We’re running Aurora Serverless v1 (PostgreSQL 11.9) for our ERP financial reporting database. During month-end close processes, we’re seeing timeout errors when 40+ concurrent users run financial reports simultaneously. The cluster is configured with min capacity 2 ACUs and max 64 ACUs, but monitoring shows it takes 8-12 minutes to scale from 2 to 16 ACUs during peak load.

Connection errors spike during this scaling lag:


ERROR: connection timeout after 30000ms
CONNECTION_POOL: waiting for available connection
active_connections: 87/90 max_connections

Our financial close window is critical - these delays impact month-end reporting SLAs. We’ve considered connection pooling improvements and evaluating provisioned Aurora as an alternative. What’s the best approach to handle these predictable monthly spikes without over-provisioning for the entire month?

Thanks for the pre-warming suggestion. We could schedule that via Lambda before the close window. But I’m concerned about the connection pool exhaustion we’re seeing - even if scaling was faster, we’re hitting 87/90 connections. Should we increase max_connections parameter or implement application-side connection pooling like PgBouncer?
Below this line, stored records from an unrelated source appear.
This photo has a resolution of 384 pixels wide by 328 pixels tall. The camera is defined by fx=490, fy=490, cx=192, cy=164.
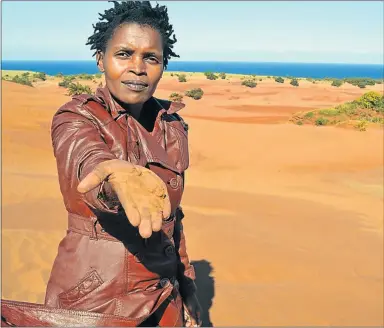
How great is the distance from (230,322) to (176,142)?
113 inches

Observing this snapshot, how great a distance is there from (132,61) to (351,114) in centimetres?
1968

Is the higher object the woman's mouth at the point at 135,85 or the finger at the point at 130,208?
the woman's mouth at the point at 135,85

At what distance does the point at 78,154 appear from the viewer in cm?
161

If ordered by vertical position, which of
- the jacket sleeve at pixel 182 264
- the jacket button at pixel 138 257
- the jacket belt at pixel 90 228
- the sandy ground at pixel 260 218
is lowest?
the sandy ground at pixel 260 218

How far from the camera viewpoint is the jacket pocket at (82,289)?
1803 millimetres

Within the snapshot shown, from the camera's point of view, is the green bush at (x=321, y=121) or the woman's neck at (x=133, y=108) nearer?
the woman's neck at (x=133, y=108)

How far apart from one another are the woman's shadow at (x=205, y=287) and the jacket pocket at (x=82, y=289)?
2601 millimetres

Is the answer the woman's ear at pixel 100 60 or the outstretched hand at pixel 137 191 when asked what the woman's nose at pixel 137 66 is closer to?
the woman's ear at pixel 100 60

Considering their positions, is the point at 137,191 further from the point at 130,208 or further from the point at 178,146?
the point at 178,146

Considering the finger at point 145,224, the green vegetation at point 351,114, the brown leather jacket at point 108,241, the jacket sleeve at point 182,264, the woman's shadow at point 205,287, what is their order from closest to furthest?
the finger at point 145,224 < the brown leather jacket at point 108,241 < the jacket sleeve at point 182,264 < the woman's shadow at point 205,287 < the green vegetation at point 351,114

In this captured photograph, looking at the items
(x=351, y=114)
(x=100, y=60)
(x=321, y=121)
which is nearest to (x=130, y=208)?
(x=100, y=60)

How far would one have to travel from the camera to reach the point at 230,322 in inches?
175

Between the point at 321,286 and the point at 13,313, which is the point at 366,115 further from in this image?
the point at 13,313

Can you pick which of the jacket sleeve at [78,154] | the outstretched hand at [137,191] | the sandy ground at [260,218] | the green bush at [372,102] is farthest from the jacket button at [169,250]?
the green bush at [372,102]
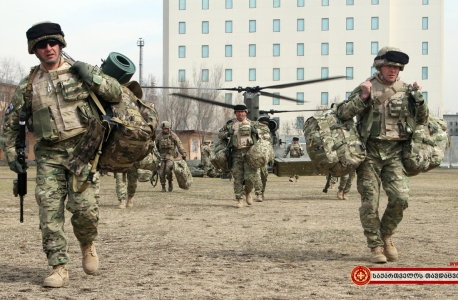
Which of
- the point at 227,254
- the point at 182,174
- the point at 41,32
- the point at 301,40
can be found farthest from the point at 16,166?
the point at 301,40

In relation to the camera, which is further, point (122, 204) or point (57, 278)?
point (122, 204)

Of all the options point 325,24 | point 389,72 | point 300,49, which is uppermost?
point 325,24

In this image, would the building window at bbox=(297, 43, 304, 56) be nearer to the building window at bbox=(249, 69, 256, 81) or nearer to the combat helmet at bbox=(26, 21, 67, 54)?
the building window at bbox=(249, 69, 256, 81)

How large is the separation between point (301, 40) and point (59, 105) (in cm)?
8259

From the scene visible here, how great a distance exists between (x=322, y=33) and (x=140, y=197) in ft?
232

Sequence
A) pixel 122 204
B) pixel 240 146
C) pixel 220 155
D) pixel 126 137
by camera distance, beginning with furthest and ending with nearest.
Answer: pixel 220 155 → pixel 240 146 → pixel 122 204 → pixel 126 137

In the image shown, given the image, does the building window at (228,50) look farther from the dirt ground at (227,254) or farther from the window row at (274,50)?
the dirt ground at (227,254)

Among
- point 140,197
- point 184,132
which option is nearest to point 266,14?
point 184,132

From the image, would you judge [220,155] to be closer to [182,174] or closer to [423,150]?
[182,174]

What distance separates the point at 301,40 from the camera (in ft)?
287

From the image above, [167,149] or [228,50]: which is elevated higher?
[228,50]

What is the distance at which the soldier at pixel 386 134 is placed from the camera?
771cm

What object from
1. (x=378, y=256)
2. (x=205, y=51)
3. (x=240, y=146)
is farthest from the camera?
(x=205, y=51)

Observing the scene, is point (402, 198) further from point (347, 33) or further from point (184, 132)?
point (347, 33)
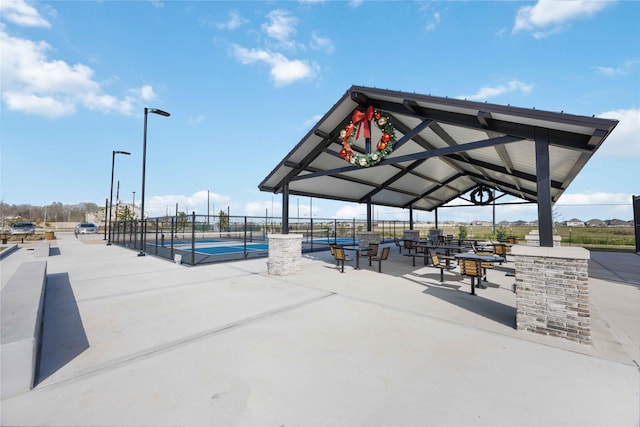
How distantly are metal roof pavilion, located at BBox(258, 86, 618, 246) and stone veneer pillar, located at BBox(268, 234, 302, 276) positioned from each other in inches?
24.5

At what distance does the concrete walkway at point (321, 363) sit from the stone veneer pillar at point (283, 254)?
217cm

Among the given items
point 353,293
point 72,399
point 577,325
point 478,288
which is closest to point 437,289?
point 478,288

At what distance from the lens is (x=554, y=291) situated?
4.11 m

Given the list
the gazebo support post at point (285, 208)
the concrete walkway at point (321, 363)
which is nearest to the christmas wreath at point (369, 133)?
the gazebo support post at point (285, 208)

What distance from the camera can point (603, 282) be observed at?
7.71 metres

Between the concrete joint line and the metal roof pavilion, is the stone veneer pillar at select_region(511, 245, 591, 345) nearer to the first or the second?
the metal roof pavilion

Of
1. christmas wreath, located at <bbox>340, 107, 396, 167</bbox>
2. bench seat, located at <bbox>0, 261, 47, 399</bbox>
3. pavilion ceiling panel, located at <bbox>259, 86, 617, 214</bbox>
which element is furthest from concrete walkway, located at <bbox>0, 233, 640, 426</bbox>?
christmas wreath, located at <bbox>340, 107, 396, 167</bbox>

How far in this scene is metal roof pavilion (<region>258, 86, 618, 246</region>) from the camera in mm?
4367

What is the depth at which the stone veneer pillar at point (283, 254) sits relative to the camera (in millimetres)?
8359

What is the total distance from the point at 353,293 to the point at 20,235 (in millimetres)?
35203

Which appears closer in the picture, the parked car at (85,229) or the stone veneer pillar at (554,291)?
the stone veneer pillar at (554,291)

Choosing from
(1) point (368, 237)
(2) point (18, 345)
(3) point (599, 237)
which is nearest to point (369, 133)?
(2) point (18, 345)

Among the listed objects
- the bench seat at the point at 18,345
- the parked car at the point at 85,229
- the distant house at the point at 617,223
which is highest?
the distant house at the point at 617,223

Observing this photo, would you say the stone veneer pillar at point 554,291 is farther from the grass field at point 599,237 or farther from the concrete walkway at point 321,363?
the grass field at point 599,237
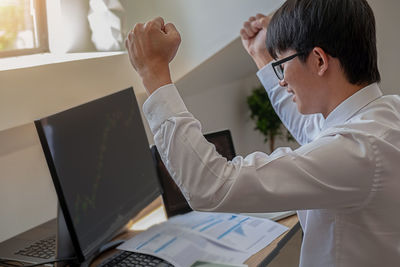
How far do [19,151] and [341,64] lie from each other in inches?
41.6

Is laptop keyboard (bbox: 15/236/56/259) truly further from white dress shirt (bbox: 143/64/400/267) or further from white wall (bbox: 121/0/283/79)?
white wall (bbox: 121/0/283/79)

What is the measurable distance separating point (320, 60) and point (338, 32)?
71 millimetres

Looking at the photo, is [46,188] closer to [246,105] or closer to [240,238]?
[240,238]

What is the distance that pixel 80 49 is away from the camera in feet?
6.82

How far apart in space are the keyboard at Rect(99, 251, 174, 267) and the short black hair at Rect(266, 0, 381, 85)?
69 cm

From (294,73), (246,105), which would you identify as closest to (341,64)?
(294,73)

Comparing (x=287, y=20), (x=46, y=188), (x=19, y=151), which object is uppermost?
(x=287, y=20)

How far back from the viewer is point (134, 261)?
58.4 inches

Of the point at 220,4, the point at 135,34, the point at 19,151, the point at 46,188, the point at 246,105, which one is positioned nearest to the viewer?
the point at 135,34

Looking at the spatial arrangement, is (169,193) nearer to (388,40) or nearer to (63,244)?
(63,244)

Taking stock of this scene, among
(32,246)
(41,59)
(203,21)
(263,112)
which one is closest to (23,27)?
(41,59)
The 8-12 minute scaling lag is expected behavior for Aurora Serverless v1 during cold scaling events. When scaling from 2 to 16 ACUs, the cluster provisions new compute capacity which involves connection draining and capacity allocation. For predictable monthly spikes, consider pre-warming the cluster 30 minutes before your close process starts using a simple query loop to trigger gradual scaling. This avoids the cold start penalty during critical operations.

We faced identical issues last year with our financial close processes. Our interim solution was switching to provisioned Aurora with scheduled scaling - we use AWS CLI scripts to scale up from db.r5.large to db.r5.2xlarge two hours before month-end close, then scale back down after. This gives us predictable performance during critical windows without paying for large instances all month. Combined with RDS Proxy for connection management, our timeout errors dropped to zero.

The provisioned Aurora with scheduled scaling approach sounds pragmatic for our needs. Can someone clarify the connection pooling piece though - would RDS Proxy work better than PgBouncer for our reporting workload, and does it integrate seamlessly with scheduled instance scaling?